### Provided passage
Disillusionment is defined as, “A feeling of disappointment resulting from the discovery that something is not as good as one believed it to be; the condition of being dissatisfied or defeated in expectation or hope.”
For many who experience the bitterness of unanswered prayers, continued illness, and even premature death, the pursuit of 'seeking God for healing' or for 'the next level of faith' seems like a waste of time. Entire denominations are built upon this very principle: that God no longer does the things he did in the book of Acts because we don't see it happen in our day and age. Some wounded believers, when encountered with unmet expectations, feel they have made the discovery that God is not as good as they believed him to be and therefore live in either two camps of disillusionment. First, are the ones who start out starry-eyed and full of hope and then when life goes wrong and prayers are unanswered, they either unknowingly or purposefully blame God for the pain and become derailed in their faith. The next category is the groupthat doesn't really blame God for doing wrong, but instead, they build a theology that says God must not want them pursuing such things and they themselves were wrong to expect it. But both these groups are missing out on the beauty and the purpose of the gift of disillusionment.
But there is another group of people who embraces the gift - the purpose for why God allows disillusionment to come our way. It is known as a gift to those who have cultivated an intimate walk with the Lord, those who grapple with His will and His ways. Whenever disillusionment comes their way, they may mourn and wrestle with the pain, but ultimately, they embrace the moment as a lesson from which to learn. They compare their circumstance with the word of God and then dig their proverbial heels deeper into the soil of His love and confess, "I know your ways, God! I know your word! You are good! You are healer! You said the sick would recover! You said the dead would rise and I will not let my circumstance stop my pursuit! I will not let my circumstance dictate my belief in who You are!" For those who have anchored themselves, not in a worked-up, 'I'm a failure if I don't see it happen' mentality, but in a "Your Kingdom come, Your will be done on earth as it is in heaven," kind of trust in God - these ones see the moment of unanswered prayer as a gift to keep pursuing Him until it is done. Yes, the definition of disillusionment is, a "feeling of disappointment resulting from the discovery that something is not as good as one believed it to be," but this type of believer knows that God is justas good as they believed Him to be and more! The 'something that's “not as good as one believed it to be” isn't God - it is the very earth we are living on. It’s the disillusionment with the state of this fallen world; that it is not in right order yet, that it is not 'as it is in heaven' yet. And this is the gift given to God's people to keep them pursuing His kingdom come. For those who will embrace it, we mourn over the state of the world; we weep because God’s order is yet to be established; but then we lean into that disillusioned state and let it work a determination in us to partner with Him in seeing His will be done here as He desires.

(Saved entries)
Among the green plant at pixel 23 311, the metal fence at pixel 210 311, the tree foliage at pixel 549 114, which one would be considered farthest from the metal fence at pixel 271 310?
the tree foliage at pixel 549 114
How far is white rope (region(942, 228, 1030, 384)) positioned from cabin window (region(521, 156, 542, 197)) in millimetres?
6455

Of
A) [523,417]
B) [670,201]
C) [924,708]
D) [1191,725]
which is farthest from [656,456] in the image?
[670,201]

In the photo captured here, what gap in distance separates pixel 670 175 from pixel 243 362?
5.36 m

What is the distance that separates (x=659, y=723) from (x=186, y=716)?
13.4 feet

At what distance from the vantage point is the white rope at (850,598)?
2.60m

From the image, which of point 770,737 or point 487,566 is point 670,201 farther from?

* * *

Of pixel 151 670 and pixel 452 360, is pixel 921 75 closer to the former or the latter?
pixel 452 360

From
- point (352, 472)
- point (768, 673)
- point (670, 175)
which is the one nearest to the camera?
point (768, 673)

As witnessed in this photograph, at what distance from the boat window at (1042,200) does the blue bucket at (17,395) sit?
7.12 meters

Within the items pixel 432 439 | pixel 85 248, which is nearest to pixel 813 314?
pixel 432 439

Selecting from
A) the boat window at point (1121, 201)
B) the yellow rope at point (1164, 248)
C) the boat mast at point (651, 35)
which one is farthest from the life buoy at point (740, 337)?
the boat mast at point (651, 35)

### Your tasks
a) Answer these questions about the passage on disillusionment:
(i) In the definition quoted at the start, what feeling results from discovering that something is not as good as one believed?
(ii) What principle does the passage say entire denominations are built upon?
(iii) According to the passage, what is the "something" that is not as good as one believed it to be, if it is not God?
b) Write the next paragraph of the passage on disillusionment, following on from its final sentence.

### Responses in order
a)
(i) Disappointment.
(ii) That God no longer does the things he did in the book of Acts, because we don't see it happen in our day and age.
(iii) The earth we are living on, meaning the state of this fallen world, which is not yet in right order or "as it is in heaven."

b)
So, that day I prostrated myself on the floor weeping, feeling heart-breaking disappointment - but it didn’t break me, for I had learned from my many years of walking in the fire, that this was an opportunity. The pain of disillusionment stirred up my fire to keep pursuing God for more. For after all my tears were cried, after all my questions were asked, I picked myself up off the floor and I danced, and I whirled, and I hollered for His goodness. I let my feet lead me into war, my arms into the battle. I lifted my voice with a shout of triumph over the enemy, for I would not be intimidated by defeat; I would instead take this moment as a gift from God. The enemy may try to distract me in my pursuit of walking exactly like Jesus walked, but I will not back down. He may enter my garden of prayer and disrupt my peace, but he will not steal what is supernaturally given by God. And although he might have meant the pain, the disappointment, and the disillusionment to defeat me and do me harm, God promises that He will turn everything around for my good. Yes, everything the enemy uses to defeat me, God promises to use for His glory and for my good. And here in lies the gift. And here in lies the oil.
Oil for your lamp.
Oil for your journey.
Oil to keep you burning until the Break of Day.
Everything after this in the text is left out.